Q: What advice would you give prospective visitors to the Winemaker Studio?
A: Try to go off the beaten path and try to come at the less busy times because we’re able to provide more personal attention and information. For us, it’s nice to get some time to talk to people about the wines and the area. This region definitely has the ability to produce some real world-class wines and we want people to understand that. We don’t just want it to be a party.
Q: Aside from the North Fork, what’s your favorite wine region?
A: Definitely Italy. We’re big Italian wine lovers. Part of my culinary program was studying Italian wine so I have a lot of knowledge about it, but I think there’s good tradition there. Great wines.
Q: What do you enjoy most about your job?
A: Interacting with customers. It’s really nice when people come in and appreciate what we’re doing, or what we’re trying to do — when people come in and they get it. They sit down and embrace it.
Q: On the flip side, what is the most challenging aspect?
A: Probably when people come for the wrong reasons. Dealing with the public can be challenging.
Q: Excluding your husband, Anthony, who do you admire in the local wine industry?
A: Kelly Urbanik Koch is definitely a really good friend.
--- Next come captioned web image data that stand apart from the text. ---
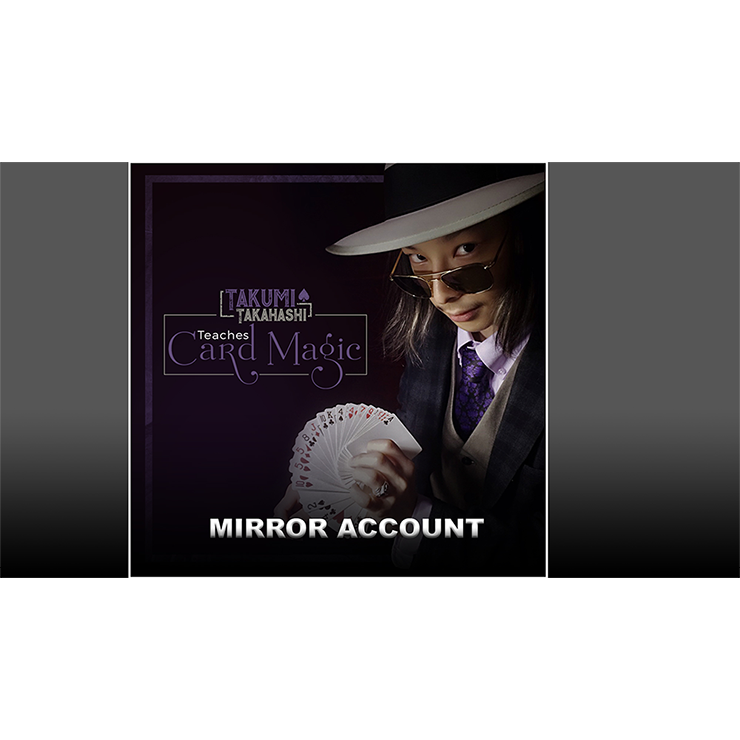 Takumi Takahashi Teaches Card Magic Mirror Account video DOWNLOAD
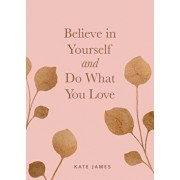 Believe in Yourself and Do What You Love, Hardcover/Kate James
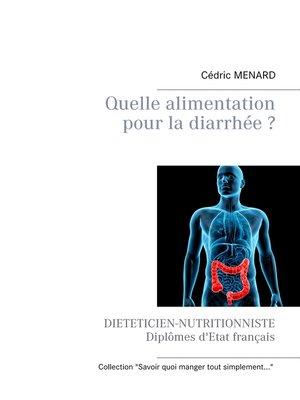 cover image of Quelle alimentation pour la diarrhée ?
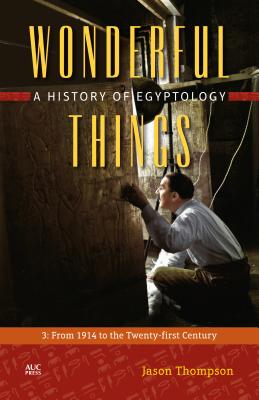 Wonderful Things: A History of Egyptology; From 1914 to the Twenty-first Century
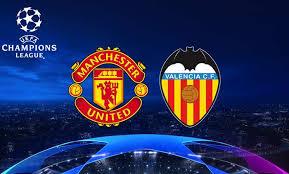 Manchester United Vs Valencia Live Stream September 02 2018 Kick Off 19:00 GMT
She’s doing some really great stuff over at Macari Vineyards. Some of the classics, too: Eric Fry is great.
Q: Do you help Anthony with the winemaking process?
A: Definitely. Anthony’s really great about getting everyone’s opinions. I go over and we do blending and all that fun stuff. I do a lot of the labels. A lot of the marketing side, I guess. It’s a family biz.
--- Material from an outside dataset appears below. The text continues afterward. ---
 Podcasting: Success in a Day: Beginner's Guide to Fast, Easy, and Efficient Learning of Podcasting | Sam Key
Q: What varietal do you like best and why?
A: I think cabernet franc, especially out here. I feel like the cabernet francs on the North Fork are very expressive of the terroir and of the sort of fingerprint the winemakers themselves put on it. Cab franc isn’t a very well-known grape and I think we do it very well out here.
Q: Which of Anthony’s wines is your favorite?
A: It goes back and forth. I would have to say our most recent sparkling, a 2013 Frizzante. I drank a lot of that last summer. It’s refreshing and fun, real bright. But I think he does red wines very well also.
Q: How about your favorite budget-friendly wine?
A: I always peruse the Italian section, so it would probably be a Dolcetto from Piedmont or a Nero d’Avola from Sicily. They’re both under $20.
Q: If you could have any job besides this one, what would it be?
A: We’re really active at home. We have chickens; we have bees. I would definitely have more animals if I could.
Q: What would you tell people who want to open their own tasting room?
A: Our motto is definitely “Start small.” Control your costs, have a focus and then grow as the business grows.
Q: What goals do you have for the Winemaker Studio and Provisions & Ingredients?
A: We’re always brainstorming. We’re always kind of thinking about the next thing. I don’t know what the future is for the Winemaker Studio. It’s constantly evolving and changing — figuring out what works and what doesn’t. I’d like to expand some of the stuff that Provisions is doing, like having fresh salads to-go in the summer. If the market can drive that, we would definitely love to do that. But we also don’t want it to grow too big because it’s really fun where it’s at now.